What is rapidraker?

rapidraker is an R package that provides an implementation of the same keyword extraction algorithm (RAKE) that slowraker does. However, rapidraker::rapidrake() is written mostly in Java while slowraker::slowrake() is written mostly in R. This means that you can expect rapidrake() to be considerably faster than slowrake().

Installation

You can get the stable version from CRAN:

install.packages("rapidraker")

The development version of the package requires you to compile the latest Java source code in rapidrake-java, so installing it is not as simple as making a call to devtools::install_github().

Basic usage

library(slowraker)
library(rapidraker)

data("dog_pubs")
rakelist <- rapidrake(txt = dog_pubs$abstract[1:5])
head(rbind_rakelist(rakelist))

Performance of slowraker vs rapidraker

txt <- rep(dog_pubs$abstract, 20)

sr_time <- system.time(slowrake(txt))[["elapsed"]]
rr_time <- system.time(rapidrake(txt))[["elapsed"]]

In this example, slowrake() took 88.86 seconds to execute while rapidrake() took 14.58 seconds. In other words, rapidrake() was about 6 times faster than slowrake().
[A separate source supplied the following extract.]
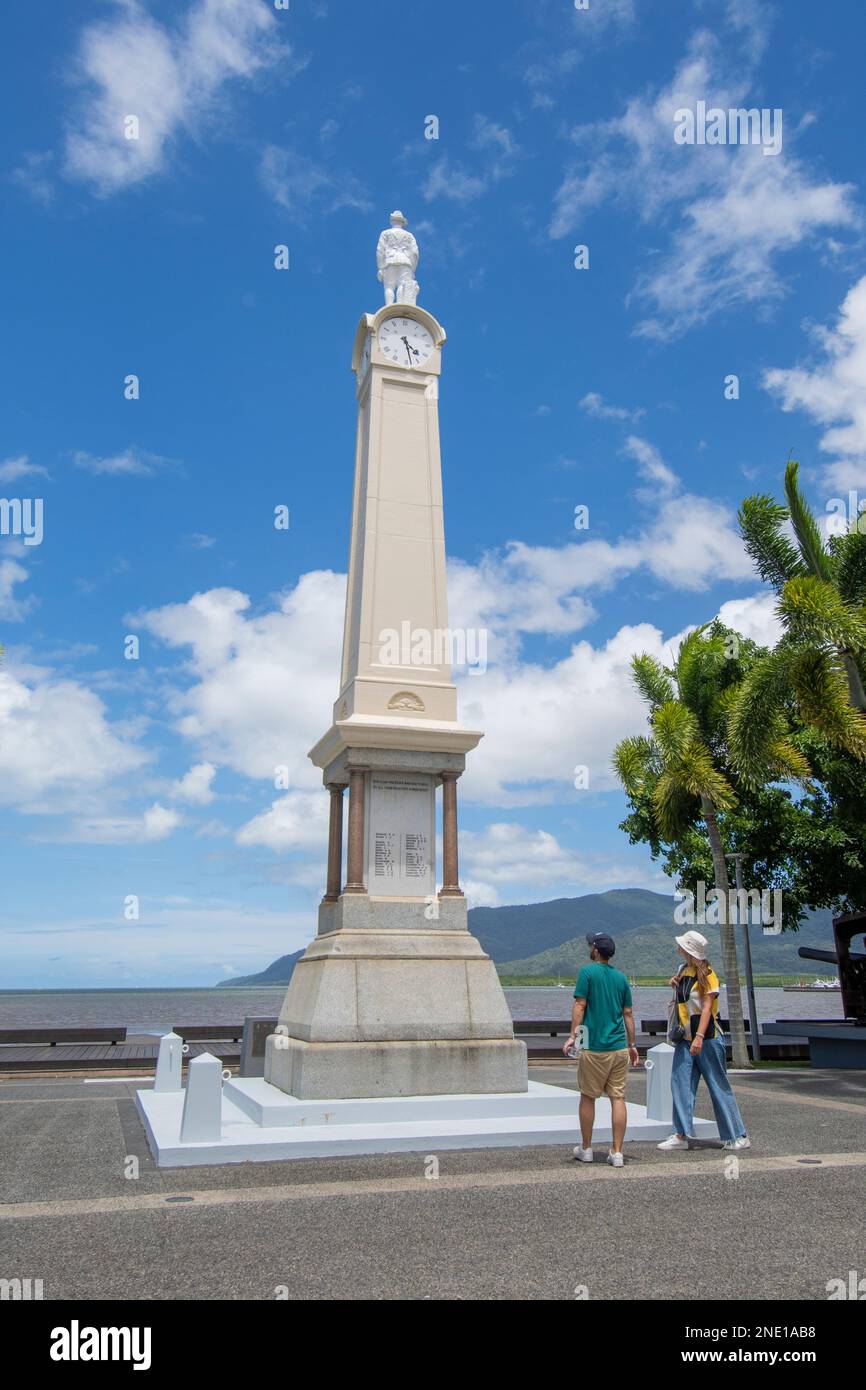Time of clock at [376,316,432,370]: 4:28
Making rapidrake() even faster

Executing RAKE is an example of an embarrassingly parallel problem. As such, it doesn’t take much to parallelize rapidrake():

# The following code was run on an 8 core Windows 7 machine
library(parallel)
library(doParallel)
library(foreach)

cores <- detectCores()
# Make txt vector larger so we can more easily see the speed improvement of parallelization
txt2 <- rep(txt, cores) 
by <- floor(length(txt2) / cores)

cl <- makeCluster(cores)
registerDoParallel(cl)

rr_par_time <- system.time(
  foreach(i = 1:cores) %dopar% {
    start <- (i - 1) * by + 1
    finish <- start + by - 1
    rapidraker::rapidrake(txt2[start:finish])
  }
)[["elapsed"]]

stopCluster(cl)

The sequential version of rapidrake() took 14.58 seconds to extract keywords for 600 documents, while the parallel version took 31.15 seconds to extract keywords for 4800 documents. This suggests that the parallel version was about 4 times faster than the regular version.